JAKARTA was gripped by an atmosphere of undeclared martial law yesterday, after the army threatened Indonesia's leading opposition leader with a repeat of the Tiananmen Square massacre if he pressed on with a mass demonstration in the city centre.

The clampdown, involving 40,000 armed troops, came a day after President Suharto responded to months of protest by promising political reforms.

In a dawn television address yesterday, Amien Rais, the Muslim academic who has become the focus of popular protest against Suharto, cancelled the demonstration which he had called and appealed to his followers to stay at home. "Last night someone told me - who happens to be an army general - that he doesn't care at all if a Tiananmen incident will takes place today in Jakarta," he said. "I was so shocked to hear this."

In the old capital of Yogyakarta, the Sultan of the city led half a million people in a peaceful rally in front of his palace, and another 200,000 protesters staged peaceful demonstrations in other cities. In Jakarta, protests were confined to the parliament building which has been taken over by thousands of university students.

Freedom Square, where the cancelled demonstration was supposed to have taken place, was completely sealed off with barricades of wood and barbed wire.
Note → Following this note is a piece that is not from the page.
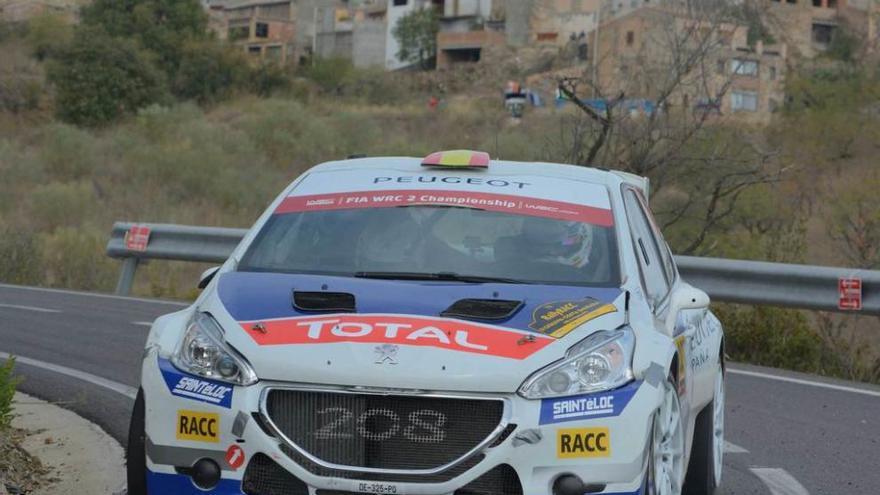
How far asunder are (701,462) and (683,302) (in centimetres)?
101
Troops patrolled in Land Rovers, armoured cars, helicopters and tanks were positioned on flyovers, roundabouts, and in front of the big hotels and embassies.

"I don't want anybody to die just to force Suharto to step down," Dr Rais told a press conference later in the day. He admitted the climbdown over the demonstration was "a setback" but insisted the power of the people on the streets could be unleashed again if the President refused to leave in a constitutional manner.
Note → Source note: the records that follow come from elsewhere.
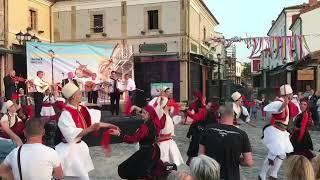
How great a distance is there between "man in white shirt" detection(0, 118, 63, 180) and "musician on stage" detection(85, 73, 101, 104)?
1917 centimetres

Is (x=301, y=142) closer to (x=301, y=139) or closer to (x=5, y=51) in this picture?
(x=301, y=139)

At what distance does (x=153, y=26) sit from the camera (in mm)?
31797

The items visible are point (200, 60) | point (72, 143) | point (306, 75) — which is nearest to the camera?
point (72, 143)

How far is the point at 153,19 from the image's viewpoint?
3184 centimetres

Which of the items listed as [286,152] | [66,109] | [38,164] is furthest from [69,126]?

On Tuesday, in an attempt to defuse increasingly vociferous demands for his resignation, the President announced he would leave office after holding national elections, though the date for these polls was not specified.

The protesters are demanding his immediate resignation. At the parliament building, waves of jubilant students flooded in during the day to reinforce their colleagues already in the building.

The leaders of Suharto's own party, Golkar, yesterday repeated their hope that the President will resign voluntarily at a special session of the People's Consultative Assembly. "The President has decided that his legitimacy has declined and cannot be revived," the Indonesian environment minister, Juwono Sudarsono, told The Independent yesterday. "What he wants from the leadership of the armed forces is a dignified exit."

In Jakarta, many protesters are calling for the President to be hanged and were in no mood for compromise. But his aides are talking about the possibility of elections next January, and a new president by March.